Do not underestimate AI, buddy. I have many LeetCode submissions where a silly bug had me banging my head debugging for hours, but a short copy and paste into AI immediately spits out the line where the bug occurs. Use AI like StackOverflow. This is pretty much what AI is, just a better version of online googling. it wont work 100% usually, that's true but it is quite close. After some manual tweaks, it can be adjusted to work correctly, saving much time. 

[g0ated]

2 hours ago, wasab said:

Summary of problem:

• Adding a password → store all possible substrings of the password.

• Querying a string → count how many other passwords (not equal to the query string itself) have this string as a substring.

---

Problematic behavior in your implementation:

Bug location is in how substrings are hashed and stored.

Your current implementation:

• At each add(password) call:

  • Creates all possible substrings.

  • Stores an entry for each substring in a hash table substrings with the substring as substr, and the original password as ogPassword.

In query(password, password):

• Hash the query password and check the linked list at that hash bucket.

• For each matching substr equal to query string and different ogPassword, increment counter.

The issue:
You hash each substring individually by value.
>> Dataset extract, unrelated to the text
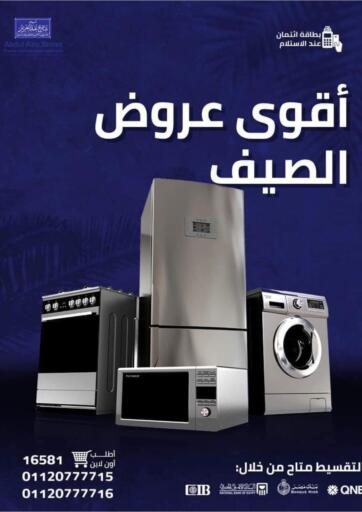 Egypt - Cairo Abdul Aziz Store offers in D4D Online. Summer Strongest Offers. . Until Stock Lasts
But — different substrings from different passwords could hash to the same bucket, and your lookup only scans the linked list at a single hash bucket for a given query string's hash value.

That means:

• You’ll only see entries whose hashed value exactly matches the hash of the full query string.

• But many substrings of other passwords containing the query string could hash to other hash buckets.

→ The hashing strategy here breaks correctness because you can't rely on the hash bucket of the query string to contain all substrings equal to it.
Two identical strings will always hash to the same value, yes — but you would have had to insert that exact string as a substring somewhere to be in that bucket.

In short:
The current design can only ever find substrings equal to the query string if it was itself inserted as a substring during a password’s add operation.
This works, but it's highly inefficient: for querying, you'd need to find all passwords whose substrings contain the query string — and with only a hash lookup by exact string length, you miss all other potential locations.

---

Correct, scalable design should either:

• Use a trie (prefix tree) to store all substrings and allow efficient substring matching during queries.

• Brute-force: Store a list of all passwords, and on query, for each password (except the query one itself), check strstr() if query string is a substring.

  • It’s acceptable here since passwords are short (≤10 characters) and per problem constraints.

---

Minimal working fix:

If sticking to your current hash-table based approach:

• During query(password, password) — instead of hashing the query and looking only at that bucket, you'd need to:

  • Iterate over all hash buckets.

  • Check each entry in all linked lists.

  • For entries where substr == password and ogPassword != password, increment the counter.

Why? Because identical substrings could hash to different buckets unless the hash function is perfectly consistent (but that's unnecessary overhead for this).

 

 

Option 2: Trie-Based Substring Indexing

Idea:

• Each node represents a character.

• Paths down the trie form substrings.

• Each node tracks which passwords inserted this substring (as a linked list or set).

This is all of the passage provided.